Задания -
- A) Как, согласно статье о пушкинской трагедии «Моцарт и Сальери», первоначально называлась эта трагедия?
- B) Продолжите статью о пушкинской трагедии «Моцарт и Сальери» с того места, где заканчивается приведённый фрагмент.

Статья -
========================================

От Пушкина до Цветаевой. Статьи и эссе о русской литературе — страница 20 из 67

Моцарт — абсолютное чудо гениальности, таинственный дар неизвестно откуда, нарушающий все законы. Такой дар знал в себе и Пушкин, вся Болдинская осень — торжество этого моцартовского начала. И в пьесе эта гениальность «на казнь осуждена». Первоначально трагедия называлась «Зависть», причем речь шла о «зависти свыше», о зависти в целях сохранения мирового порядка. Сальери по природе — не завистник, лишь в отношении Моцарта он одержим «высокой завистью», стал ее орудием. Вспомним пушкинское: «Рок завистливый бедою угрожает снова мне». И здесь, несомненно, против Моцарта, против чуда свободного творчества выступает рок. Все уже предопределено, за Моцартом уже приходил «черный человек», реквием уже написан. Сальери предстает орудием всеуравнивающего энтропийного начала вселенной, не терпящего концентрации творческой силы в одной личности. Но, похоже, даже эта нивелирующая сила судьбы очарована Моцартом, и заказывает ему предсмертный реквием, и наслаждается им вместе с Сальери…

В ночь, предшествующую смерти, Моцарт во время бессонницы (!) сочинил музыкальную пьесу о том, как в течение жизни вдруг врывается «виденье гробовое, / Незапный мрак иль что-нибудь такое…». Узнаете пушкинскую «Бессонницу» в ее тайных, скрытых от читателя образах?

Светлое творческое начало в пьесе представляет лишь Моцарт. Он сам по себе есть «бог», за ним не просматривается прямо покровительствующей ему светлой силы, но он сам своим существованием обнаруживает присутствие в мире чуда и света, света, вспыхивающего особенно ярко при встрече с тьмой.

========================================

(Сохранённые записи данных)
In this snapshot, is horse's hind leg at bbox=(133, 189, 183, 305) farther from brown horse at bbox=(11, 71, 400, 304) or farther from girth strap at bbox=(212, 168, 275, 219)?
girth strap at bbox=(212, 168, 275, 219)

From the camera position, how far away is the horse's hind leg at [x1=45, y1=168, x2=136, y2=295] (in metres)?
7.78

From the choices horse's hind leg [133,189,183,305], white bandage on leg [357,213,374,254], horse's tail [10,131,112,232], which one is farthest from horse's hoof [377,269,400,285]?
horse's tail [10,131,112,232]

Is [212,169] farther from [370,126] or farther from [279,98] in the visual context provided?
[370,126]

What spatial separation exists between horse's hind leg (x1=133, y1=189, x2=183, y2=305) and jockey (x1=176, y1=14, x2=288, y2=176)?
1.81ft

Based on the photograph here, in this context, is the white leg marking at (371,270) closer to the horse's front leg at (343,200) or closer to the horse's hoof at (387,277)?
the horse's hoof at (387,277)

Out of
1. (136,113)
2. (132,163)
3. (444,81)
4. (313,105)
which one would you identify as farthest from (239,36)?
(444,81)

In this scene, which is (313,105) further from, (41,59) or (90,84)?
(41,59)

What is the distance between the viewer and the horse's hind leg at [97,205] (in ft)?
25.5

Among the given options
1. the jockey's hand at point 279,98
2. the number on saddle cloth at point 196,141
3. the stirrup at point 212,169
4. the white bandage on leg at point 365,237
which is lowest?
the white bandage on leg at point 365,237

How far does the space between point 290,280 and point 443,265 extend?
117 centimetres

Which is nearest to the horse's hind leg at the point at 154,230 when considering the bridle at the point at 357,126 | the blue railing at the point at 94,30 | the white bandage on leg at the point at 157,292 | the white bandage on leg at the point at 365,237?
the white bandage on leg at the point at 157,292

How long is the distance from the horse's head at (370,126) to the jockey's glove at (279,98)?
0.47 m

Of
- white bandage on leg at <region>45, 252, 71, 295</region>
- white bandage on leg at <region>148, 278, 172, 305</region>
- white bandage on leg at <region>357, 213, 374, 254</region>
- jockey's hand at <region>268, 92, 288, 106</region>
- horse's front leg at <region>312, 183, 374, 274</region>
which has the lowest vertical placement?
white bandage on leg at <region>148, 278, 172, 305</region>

========================================

Ожидаемые ответы -
- A) «Зависть».

- B)
Отметим, что любовь в трагедии — либо неотъемлемая часть жизни, «влюбленность», либо — что существенно — осознание смерти: недаром Сальери отравляет Моцарта ядом, некогда подаренным его возлюбленной.

Дон Гуан, как и Моцарт, — творец; но так же легко, как Моцарт, он творит не в сфере искусства, а в сфере жизни, понятой как праздник земной любви. Он сочиняет бесконечные «пьесы», но пьесы и сцены, в отличие от моцартовских, чуждые вечности. Это — воплощенное «донжуанское» начало Пушкина, игравшее такую значимую роль в его жизни, начало, с которым он прощался на пороге брака («Любовь улыбкою прощальной» перед смертью — это другое, это свыше). Не чужд Дон Гуан и поэзии, но мастер он в создании легкой мелодии любви. Примечательны строки из «Каменного гостя», вписанные Пушкиным еще в 1828 году в альбом пианистки Шимановской:

Из наслаждений жизни

Одной любви музыка уступает;

Но и любовь мелодия…

Однако эта легкая «мелодия любви» как апофеоза жизненности требует соседства смерти, и на протяжении короткой пьесы Дон Гуан трижды соединяет любовь со смертью.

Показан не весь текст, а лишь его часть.